いちごプロに星野アイの身辺に警備を付けるよう要請する……悪くはないが、その場合犯人は再び潜伏するだろう。それを何年続ける。安全面において考慮に値するが根本的な解決にはならない。
最悪の場合、
「逃げられると思うなよ」
奥歯が軋む。辛酸と共にそれを噛み締めた。
この憤怒が、かの罪人の赦免を断じて拒む。断じて。
だが。
脳裏にはさりなちゃんと雨宮の、あの無邪気な顔が過るのだ。
「…………ッ」
荒く息を吐く。満ち満ちた殺気を肺から追い出す。
────星野アイは殺させない
あの娘を守り通すことは絶対の条件だ。
「……ふっ、でないと、俺があいつらに憑り殺されっちまう」
憤怒と憎悪が鎮まる。
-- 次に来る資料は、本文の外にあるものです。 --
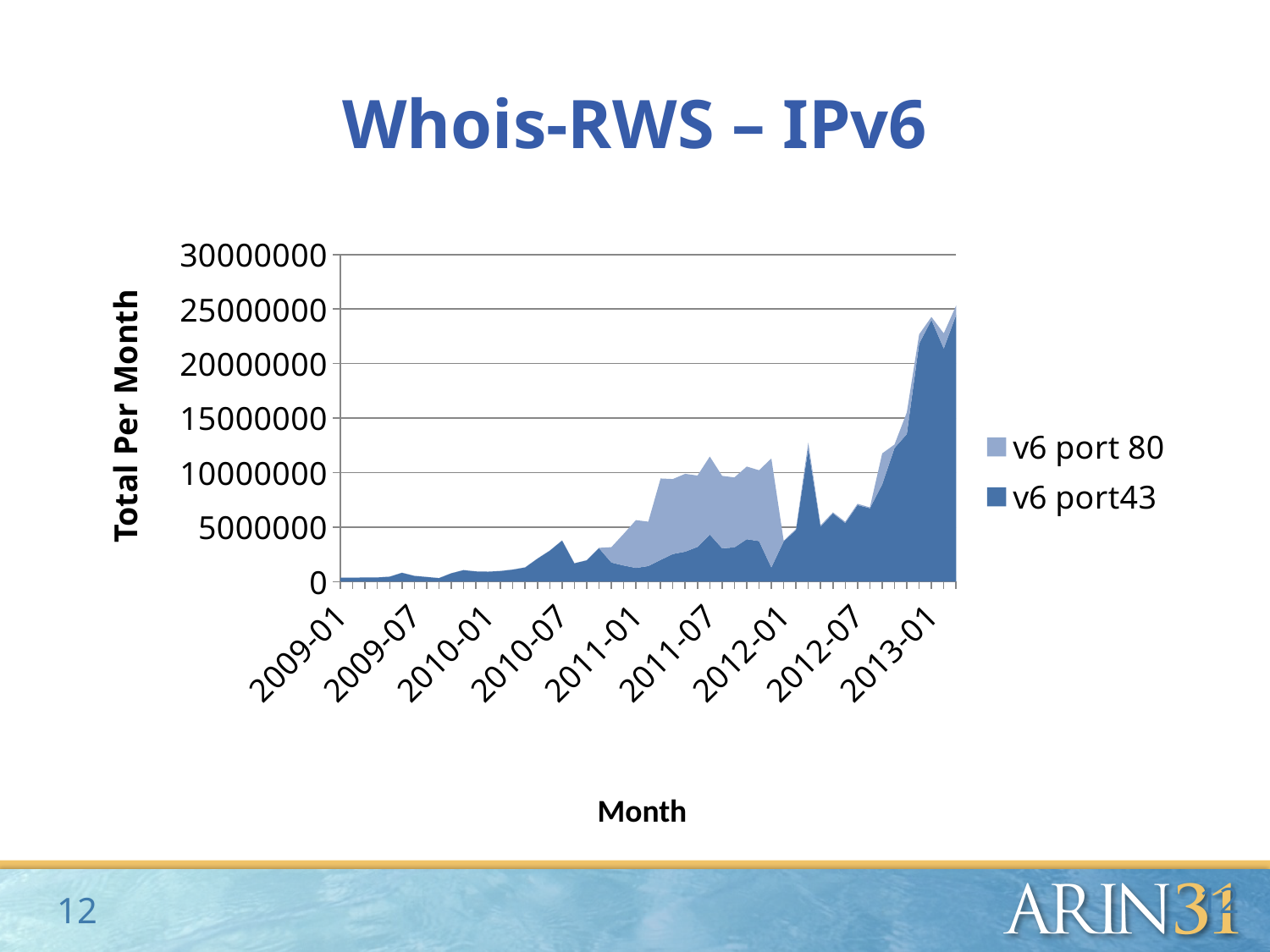
How many labelled tick marks are shown on the x axis? 9 Do the plotted totals generally rise or fall from 2009-01 to 2013-01? rise What are the two series named in the legend? v6 port 80 and v6 port43 Is the highest point reached by the chart near 2013-01 greater or less than 20000000? greater Is the value for v6 port43 at 2009-01 greater or less than 5000000? less Is the top of the plotted area at 2011-07 greater or less than 5000000? greater What is the title of the vertical axis? Total Per Month What is the highest value labelled on the vertical axis? 30000000 Which period has the higher plotted total, 2010-01 or 2013-01? 2013-01 What kind of chart is shown on the slide? area chart How many series does the legend list? 2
染まり浸りきろうとする俺を現世に引き戻す記憶……思い出。
薬臭い病室での、あの他愛ない日々が、俺をまだ人のままに留めてくれる。
「……?」
ベッドに放ったスマホが鳴動していた。画面に表示された番号に見覚えはない。
すわ後輩婦警が端末を変えてまで?
どう言い含めたものか。手前勝手に心算を練りながら、俺は電話を取った。
しかし、予想とは裏腹に、スピーカーから聞こえてきたのは男の声だった。